The experiment in action at the University of Cambridge. Image via Mete Atature
They said it couldn’t be done, but scientists working on photonics research have conducted an experiment that has managed to squeeze particles of light, defying a 34-year belief.
The concept of giving light a light squeeze is something that was known about in the field of quantum physics but had never been observed, putting it in the category of ‘near-impossible’ for science.
But now, a team from the University of Cambridge has published the findings of its experiment in nature in which it claims to have squeezed photons with the help of an artificially constructed atom – superior to natural atoms – known as a semiconductor quantum dot.
In doing so, the measuring equipment designed for this experiment was able to observe the scattering light, the tell-tale sign that it had indeed been squeezed, thereby proving the theory drawn up in 1981.
According to the university, the end-effect of squeezing light creates a light that is referred to as having a ‘low-noise’ profile and could be useful for technology that detects faint signals, particularly gravitational waves.
The right panel of the diagram shows the ‘technically impossible’ sign that light was squeezed. Image via Mete Atature
This low-noise, known as vacuum fluctuations, still exists even when, on a non-quantum level, there is no light.
The squeezing of light was then achieved by limiting the noise into a lower-than-vacuum state, which resulted in the squeezed appearance.
“It’s a very bizarre effect that goes completely against our senses and expectations about what photons should do,” said Prof Mete Atature, from the Cavendish Laboratory at the Department of Physics.

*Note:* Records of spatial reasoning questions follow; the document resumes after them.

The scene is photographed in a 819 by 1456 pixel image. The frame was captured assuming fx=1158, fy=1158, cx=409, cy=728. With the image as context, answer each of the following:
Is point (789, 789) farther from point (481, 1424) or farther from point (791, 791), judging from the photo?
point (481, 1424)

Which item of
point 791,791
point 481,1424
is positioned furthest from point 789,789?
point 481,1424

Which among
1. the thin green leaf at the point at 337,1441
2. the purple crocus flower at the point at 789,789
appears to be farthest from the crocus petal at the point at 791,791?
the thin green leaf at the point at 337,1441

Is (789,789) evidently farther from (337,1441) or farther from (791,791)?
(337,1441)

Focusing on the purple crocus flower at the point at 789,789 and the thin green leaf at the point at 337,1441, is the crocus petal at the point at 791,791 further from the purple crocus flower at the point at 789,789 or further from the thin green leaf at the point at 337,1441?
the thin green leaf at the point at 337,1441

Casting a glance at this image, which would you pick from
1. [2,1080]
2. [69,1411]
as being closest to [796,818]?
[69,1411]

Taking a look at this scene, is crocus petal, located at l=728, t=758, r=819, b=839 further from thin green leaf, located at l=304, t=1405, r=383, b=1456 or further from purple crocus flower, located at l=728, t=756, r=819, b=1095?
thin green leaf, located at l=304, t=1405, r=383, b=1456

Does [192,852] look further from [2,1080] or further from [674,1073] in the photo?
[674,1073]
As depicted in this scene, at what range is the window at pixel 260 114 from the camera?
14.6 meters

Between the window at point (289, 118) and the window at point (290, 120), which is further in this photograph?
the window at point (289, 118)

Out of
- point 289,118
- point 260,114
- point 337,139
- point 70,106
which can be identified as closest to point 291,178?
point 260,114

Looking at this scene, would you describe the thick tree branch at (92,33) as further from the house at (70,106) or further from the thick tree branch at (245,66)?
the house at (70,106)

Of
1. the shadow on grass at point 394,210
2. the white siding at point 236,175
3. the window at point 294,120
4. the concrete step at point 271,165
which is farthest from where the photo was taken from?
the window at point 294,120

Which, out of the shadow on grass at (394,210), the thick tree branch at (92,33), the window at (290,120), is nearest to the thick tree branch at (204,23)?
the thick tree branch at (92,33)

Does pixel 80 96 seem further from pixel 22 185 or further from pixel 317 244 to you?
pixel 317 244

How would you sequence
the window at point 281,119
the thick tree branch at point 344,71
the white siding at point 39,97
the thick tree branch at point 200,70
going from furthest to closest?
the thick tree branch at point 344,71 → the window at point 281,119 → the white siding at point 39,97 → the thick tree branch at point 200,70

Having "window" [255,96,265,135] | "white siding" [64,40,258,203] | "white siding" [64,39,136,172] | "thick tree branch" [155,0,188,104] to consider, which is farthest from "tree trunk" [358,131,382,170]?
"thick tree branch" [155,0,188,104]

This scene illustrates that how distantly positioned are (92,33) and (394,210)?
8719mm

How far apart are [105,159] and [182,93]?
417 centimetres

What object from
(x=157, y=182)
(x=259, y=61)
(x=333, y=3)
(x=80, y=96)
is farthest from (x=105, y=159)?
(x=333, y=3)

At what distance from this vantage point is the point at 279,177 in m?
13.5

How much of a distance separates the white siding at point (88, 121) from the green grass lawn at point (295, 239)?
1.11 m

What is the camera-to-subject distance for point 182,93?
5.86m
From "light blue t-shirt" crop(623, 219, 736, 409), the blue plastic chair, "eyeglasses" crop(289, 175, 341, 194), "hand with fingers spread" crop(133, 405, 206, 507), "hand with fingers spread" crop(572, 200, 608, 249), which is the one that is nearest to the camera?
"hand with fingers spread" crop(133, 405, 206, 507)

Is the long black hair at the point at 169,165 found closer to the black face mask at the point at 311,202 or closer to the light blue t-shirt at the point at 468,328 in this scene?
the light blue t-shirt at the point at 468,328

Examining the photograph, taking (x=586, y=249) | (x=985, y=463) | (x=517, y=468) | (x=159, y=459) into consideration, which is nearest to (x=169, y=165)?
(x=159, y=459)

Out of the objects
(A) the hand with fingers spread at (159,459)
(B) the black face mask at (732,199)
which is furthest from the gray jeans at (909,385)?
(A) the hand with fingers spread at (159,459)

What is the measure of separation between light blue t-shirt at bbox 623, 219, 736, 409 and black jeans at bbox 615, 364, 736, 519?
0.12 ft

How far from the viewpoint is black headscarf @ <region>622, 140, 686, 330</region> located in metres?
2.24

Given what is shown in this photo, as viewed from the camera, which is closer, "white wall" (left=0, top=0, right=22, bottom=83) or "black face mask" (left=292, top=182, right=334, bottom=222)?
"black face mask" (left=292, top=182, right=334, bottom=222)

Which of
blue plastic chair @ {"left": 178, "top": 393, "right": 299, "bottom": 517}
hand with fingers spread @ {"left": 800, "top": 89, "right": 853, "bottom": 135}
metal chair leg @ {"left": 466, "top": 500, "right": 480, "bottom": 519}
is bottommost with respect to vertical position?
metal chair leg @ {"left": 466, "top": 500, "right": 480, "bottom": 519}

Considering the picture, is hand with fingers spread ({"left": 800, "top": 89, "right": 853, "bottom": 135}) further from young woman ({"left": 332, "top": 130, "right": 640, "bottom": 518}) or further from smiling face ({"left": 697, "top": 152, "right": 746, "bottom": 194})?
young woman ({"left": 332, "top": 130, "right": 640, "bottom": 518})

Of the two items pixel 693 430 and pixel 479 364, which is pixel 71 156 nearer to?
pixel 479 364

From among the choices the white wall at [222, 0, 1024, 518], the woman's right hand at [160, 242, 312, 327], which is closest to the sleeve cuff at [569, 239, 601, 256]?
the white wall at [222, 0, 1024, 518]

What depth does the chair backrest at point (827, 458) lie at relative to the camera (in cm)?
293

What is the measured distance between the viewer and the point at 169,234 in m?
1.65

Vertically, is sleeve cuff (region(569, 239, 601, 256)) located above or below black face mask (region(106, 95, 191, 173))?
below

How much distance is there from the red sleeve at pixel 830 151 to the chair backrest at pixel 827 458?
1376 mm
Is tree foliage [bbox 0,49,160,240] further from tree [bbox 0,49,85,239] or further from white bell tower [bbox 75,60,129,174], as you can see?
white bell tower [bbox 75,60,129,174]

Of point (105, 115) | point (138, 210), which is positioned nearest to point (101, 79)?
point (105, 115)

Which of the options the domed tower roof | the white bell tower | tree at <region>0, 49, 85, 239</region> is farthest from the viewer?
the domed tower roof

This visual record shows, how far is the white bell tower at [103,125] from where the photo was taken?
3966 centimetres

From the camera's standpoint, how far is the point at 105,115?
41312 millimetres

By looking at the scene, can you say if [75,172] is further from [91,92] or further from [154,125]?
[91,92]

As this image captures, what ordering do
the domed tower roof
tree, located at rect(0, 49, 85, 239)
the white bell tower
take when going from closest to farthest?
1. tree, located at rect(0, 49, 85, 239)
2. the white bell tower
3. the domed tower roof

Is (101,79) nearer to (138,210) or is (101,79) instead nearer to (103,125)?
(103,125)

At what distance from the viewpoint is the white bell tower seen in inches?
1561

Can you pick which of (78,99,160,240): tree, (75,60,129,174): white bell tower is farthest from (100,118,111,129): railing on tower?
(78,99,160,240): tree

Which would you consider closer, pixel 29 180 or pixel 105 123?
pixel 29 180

Explaining the concept further, Atature added: “If you look at a flat surface, it seems smooth and flat, but we know that if you really zoom in to a super-fine level, it probably isn’t perfectly smooth at all.
“The same thing is happening with vacuum fluctuations. Once you get into the quantum world, you start to get this fine print. It looks like there are zero photons present, but actually there is just a tiny bit more than nothing.”